Breath in. Breath out. Scream.
I don't want to care anymore. Go away, leave me alone. Wait. You're not actually making any effort towards this friendship, silly me. Just go there, just go live there, it's obvious you want to be there so much more. I'm tired of this. I want to cry.
We're not friends, are we? We're just people who know each other, who hang around the same places. We're not flavour of the week, so you don't talk to us unless you want something or unless you're forced to. You say you care, but there's a big difference between saying you do and showing it...
Yes, you came ddring. You stood in front of the machine on the otherside of the window when you know - surely you must know by now - that I hatehatehate anyone distracting me. Stalking off ahead. Goodness, why would I be angry at you? You knew I would be going straight home... You could have realised and waited for the next bus, it wasn't that long...

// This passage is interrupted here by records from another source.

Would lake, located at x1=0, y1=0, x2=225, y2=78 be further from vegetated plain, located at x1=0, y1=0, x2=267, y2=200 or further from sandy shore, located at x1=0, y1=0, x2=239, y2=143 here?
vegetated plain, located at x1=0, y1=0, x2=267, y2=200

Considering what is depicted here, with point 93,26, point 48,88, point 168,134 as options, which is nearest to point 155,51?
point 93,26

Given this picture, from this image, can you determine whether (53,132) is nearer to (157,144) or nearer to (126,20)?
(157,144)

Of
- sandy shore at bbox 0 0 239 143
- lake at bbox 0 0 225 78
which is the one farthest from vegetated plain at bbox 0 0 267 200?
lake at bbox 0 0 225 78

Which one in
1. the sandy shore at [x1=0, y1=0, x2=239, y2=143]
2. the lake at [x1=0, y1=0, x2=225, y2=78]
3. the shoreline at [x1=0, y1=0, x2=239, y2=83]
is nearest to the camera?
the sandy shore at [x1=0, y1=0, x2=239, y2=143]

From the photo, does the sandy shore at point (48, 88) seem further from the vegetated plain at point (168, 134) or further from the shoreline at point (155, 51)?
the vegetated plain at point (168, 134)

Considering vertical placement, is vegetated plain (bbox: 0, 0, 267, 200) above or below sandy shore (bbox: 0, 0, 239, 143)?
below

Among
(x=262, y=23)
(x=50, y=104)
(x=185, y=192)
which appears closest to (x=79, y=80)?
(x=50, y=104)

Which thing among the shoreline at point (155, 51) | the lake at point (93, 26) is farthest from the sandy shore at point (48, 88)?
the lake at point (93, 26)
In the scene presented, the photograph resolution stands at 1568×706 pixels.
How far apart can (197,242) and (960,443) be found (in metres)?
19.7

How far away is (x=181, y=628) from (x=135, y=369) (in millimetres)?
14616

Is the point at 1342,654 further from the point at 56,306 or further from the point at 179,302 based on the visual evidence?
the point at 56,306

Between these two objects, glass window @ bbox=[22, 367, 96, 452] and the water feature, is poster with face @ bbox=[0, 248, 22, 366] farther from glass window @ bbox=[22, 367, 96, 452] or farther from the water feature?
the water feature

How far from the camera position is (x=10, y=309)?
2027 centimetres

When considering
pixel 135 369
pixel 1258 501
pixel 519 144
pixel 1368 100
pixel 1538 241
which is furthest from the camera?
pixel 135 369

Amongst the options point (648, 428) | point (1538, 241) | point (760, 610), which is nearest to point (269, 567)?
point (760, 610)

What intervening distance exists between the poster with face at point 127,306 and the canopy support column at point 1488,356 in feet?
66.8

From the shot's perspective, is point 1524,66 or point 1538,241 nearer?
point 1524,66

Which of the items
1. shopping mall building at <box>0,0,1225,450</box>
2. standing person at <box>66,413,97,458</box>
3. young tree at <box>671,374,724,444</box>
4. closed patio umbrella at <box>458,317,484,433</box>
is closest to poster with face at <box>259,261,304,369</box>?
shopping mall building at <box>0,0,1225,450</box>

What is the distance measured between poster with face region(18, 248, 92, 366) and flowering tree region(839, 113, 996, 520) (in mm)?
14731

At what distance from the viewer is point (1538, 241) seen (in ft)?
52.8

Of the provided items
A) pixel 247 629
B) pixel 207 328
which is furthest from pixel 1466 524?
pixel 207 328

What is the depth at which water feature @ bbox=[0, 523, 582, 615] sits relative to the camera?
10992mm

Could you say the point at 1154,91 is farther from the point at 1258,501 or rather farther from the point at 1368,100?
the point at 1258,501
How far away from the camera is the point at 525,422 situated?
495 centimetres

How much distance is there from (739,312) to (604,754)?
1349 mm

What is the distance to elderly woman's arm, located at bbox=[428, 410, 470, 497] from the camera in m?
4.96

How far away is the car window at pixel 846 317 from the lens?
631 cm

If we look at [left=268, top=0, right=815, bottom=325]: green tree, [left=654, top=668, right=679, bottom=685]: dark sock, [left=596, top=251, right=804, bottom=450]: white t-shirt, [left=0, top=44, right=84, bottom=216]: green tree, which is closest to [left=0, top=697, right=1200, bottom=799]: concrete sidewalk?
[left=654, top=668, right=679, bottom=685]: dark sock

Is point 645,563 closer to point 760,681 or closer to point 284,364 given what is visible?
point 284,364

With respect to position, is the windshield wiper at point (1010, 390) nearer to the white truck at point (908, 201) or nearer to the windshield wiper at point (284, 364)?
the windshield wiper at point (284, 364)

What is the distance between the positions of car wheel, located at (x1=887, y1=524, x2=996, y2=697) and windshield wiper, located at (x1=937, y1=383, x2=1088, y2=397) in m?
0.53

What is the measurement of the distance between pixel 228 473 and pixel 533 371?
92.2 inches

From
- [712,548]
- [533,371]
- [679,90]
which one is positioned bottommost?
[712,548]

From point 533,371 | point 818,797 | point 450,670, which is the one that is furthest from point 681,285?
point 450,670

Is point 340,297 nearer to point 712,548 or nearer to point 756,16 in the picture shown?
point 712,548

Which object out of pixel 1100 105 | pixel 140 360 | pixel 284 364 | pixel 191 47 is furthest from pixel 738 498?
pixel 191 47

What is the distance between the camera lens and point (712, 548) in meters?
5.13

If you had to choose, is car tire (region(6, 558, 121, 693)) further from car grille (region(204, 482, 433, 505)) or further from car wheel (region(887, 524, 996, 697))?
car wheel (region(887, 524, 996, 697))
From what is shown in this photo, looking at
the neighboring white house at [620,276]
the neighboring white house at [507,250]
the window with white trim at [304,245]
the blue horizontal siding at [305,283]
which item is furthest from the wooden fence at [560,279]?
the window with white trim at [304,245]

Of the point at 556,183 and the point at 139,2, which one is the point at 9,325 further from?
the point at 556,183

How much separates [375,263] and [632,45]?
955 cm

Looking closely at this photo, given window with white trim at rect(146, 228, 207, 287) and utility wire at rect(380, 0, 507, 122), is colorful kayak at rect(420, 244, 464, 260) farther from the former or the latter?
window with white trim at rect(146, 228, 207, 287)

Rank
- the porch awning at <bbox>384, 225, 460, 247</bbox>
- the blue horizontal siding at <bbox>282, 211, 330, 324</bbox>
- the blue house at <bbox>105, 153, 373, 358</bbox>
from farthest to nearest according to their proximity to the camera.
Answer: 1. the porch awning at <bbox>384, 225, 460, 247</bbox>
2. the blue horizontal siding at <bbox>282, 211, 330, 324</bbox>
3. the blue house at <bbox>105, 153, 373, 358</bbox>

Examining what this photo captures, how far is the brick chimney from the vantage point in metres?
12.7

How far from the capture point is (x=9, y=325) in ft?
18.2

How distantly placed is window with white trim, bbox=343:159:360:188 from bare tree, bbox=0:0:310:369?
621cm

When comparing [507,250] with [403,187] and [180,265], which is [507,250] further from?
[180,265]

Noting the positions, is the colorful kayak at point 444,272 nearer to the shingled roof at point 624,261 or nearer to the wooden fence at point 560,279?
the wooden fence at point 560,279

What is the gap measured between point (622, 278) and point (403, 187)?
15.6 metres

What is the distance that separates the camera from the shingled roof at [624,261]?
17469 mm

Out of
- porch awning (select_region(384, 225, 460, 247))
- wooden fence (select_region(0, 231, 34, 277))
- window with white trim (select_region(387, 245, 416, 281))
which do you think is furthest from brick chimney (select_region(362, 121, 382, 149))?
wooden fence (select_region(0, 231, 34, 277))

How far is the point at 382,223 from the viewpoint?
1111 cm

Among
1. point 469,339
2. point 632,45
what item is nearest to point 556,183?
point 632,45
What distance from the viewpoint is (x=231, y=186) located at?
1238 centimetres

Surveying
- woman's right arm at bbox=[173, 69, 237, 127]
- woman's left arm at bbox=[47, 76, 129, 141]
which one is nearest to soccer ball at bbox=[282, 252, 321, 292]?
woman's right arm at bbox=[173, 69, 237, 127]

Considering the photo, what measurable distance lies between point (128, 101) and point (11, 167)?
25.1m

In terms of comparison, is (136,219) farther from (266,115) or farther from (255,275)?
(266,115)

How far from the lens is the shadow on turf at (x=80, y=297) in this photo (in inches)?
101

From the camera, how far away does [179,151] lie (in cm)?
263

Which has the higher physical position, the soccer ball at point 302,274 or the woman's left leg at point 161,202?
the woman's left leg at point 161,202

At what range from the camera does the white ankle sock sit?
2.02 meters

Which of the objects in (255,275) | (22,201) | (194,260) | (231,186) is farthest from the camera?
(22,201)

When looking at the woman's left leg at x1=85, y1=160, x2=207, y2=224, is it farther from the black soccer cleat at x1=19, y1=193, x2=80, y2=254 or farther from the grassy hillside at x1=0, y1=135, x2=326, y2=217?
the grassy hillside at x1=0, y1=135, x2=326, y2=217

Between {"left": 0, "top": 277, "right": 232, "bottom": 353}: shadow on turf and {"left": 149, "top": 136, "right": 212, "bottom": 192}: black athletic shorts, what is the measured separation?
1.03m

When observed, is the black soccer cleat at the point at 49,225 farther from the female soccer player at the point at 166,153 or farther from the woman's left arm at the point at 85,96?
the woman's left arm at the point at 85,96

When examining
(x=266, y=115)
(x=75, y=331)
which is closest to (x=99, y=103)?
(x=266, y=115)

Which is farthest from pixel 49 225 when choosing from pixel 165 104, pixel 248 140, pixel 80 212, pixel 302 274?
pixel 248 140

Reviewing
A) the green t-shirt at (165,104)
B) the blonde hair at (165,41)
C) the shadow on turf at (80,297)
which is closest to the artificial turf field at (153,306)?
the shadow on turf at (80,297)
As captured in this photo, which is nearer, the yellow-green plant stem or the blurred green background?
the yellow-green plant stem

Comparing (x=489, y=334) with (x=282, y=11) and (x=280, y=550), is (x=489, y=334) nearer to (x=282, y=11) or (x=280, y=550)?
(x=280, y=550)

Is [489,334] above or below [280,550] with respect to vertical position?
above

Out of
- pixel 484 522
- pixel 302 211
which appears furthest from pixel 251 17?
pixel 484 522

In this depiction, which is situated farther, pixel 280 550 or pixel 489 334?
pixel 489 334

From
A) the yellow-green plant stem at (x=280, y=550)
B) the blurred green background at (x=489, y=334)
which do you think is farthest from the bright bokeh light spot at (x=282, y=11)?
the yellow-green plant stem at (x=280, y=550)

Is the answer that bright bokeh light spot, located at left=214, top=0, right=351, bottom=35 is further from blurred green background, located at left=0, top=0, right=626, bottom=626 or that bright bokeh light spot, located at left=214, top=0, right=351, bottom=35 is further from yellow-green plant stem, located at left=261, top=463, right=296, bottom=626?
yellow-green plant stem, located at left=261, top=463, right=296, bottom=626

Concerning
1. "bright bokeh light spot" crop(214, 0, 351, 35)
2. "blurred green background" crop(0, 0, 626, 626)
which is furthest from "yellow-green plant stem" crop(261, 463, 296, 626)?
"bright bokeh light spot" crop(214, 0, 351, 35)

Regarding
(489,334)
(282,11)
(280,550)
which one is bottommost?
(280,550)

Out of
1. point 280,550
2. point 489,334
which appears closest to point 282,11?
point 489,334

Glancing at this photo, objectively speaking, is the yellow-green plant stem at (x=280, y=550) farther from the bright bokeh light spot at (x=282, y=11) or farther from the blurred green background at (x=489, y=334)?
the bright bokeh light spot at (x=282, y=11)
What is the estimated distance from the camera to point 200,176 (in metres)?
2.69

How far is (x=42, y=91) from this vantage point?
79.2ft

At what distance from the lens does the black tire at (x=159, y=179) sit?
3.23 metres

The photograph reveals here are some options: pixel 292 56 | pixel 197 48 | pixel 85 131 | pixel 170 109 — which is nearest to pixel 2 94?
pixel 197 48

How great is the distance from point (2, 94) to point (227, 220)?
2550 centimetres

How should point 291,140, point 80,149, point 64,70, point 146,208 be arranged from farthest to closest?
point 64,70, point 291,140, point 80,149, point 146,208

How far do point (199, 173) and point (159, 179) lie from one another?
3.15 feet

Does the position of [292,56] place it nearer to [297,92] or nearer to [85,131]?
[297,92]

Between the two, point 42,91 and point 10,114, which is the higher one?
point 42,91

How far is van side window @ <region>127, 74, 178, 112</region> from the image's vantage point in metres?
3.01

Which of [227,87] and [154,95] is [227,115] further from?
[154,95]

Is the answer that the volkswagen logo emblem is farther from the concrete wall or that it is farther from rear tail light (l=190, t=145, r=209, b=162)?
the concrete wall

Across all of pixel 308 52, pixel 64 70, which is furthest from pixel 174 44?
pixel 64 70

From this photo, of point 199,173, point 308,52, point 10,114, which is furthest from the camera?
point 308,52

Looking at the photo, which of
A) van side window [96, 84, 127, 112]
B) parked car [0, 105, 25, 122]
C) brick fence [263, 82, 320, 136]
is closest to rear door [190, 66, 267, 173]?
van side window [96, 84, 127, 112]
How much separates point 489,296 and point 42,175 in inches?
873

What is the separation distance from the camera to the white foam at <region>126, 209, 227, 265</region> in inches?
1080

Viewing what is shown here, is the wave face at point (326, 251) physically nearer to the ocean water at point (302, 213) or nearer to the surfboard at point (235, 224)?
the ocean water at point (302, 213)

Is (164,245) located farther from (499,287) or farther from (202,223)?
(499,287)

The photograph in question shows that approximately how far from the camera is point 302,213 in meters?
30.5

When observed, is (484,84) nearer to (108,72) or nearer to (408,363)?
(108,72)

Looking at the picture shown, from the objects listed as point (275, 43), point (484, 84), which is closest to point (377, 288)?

And if you're going to give me the grief of saying I'm only doing this because I'm jealous and for gods sake, I should get over you already-- Just don't. I'm saying this because I hurt to much when someone who I considered to be one of my best friends is hurting me like this. You're lonely? Screw you, I've been lonely for a longer time. I've been used - maybe we used each other - but you're the one with the plans of who was next. Sometimes I feel like saying to the people who hate you, sure, go ahead. But I can't, because I still care for you too much.
Have I angsted at you? Have I sent you any text messages bar the ones asking where you were and the stupid kittens joke? Have I demanded your attention? No. Because I've stopped. I've changed. I can do it. Things don't happen overnight. But I can change, I will, just you watch and see. But you won't watch. You never do. I'm selfish and cruel and sensitive and fickle and a liar, but I never said I wasn't.
We could be friends. But I'm not working for it. If you want to be friends, you tell me so. You make a fucking effort. The weekend made me realised I have a lot of people who care about me. Maybe I'm drifiting away from some of them, maybe I don't tell them how much they've done for me... But I know I'm not alone.
I just don't think I can take it.
2005-02-04 10:23 am (UTC)
Maybe telling them this would be a better thing to do? Maybe when they realise that they've let something good go, then they'll make more of an effort. Sometimes people need shocking into being a good friend.
But you're right, try not to be guilt tripped or regret it, don't let someone use you or emotionally drain you because it won't be worth it.
*hugs*
Slay the Beast
2005-02-04 10:46 am (UTC)
Im around if you need anything. Please feel better
2005-02-04 11:58 am (UTC)
Trust me, with your friends around you... you will never be alone. You can be strong, because I'm seeing it evidenced right now.
You've said what you needed to say, the ball's in the other court, it's up to "them" if they return it or not.
2005-02-04 01:23 pm (UTC)
This person is This close (does hand thing) to starting a war, one They will lose.
2005-02-04 04:04 pm (UTC)
I agree with everyone above.
2005-02-04 08:24 pm (UTC)
and acid, the war... your bloody right.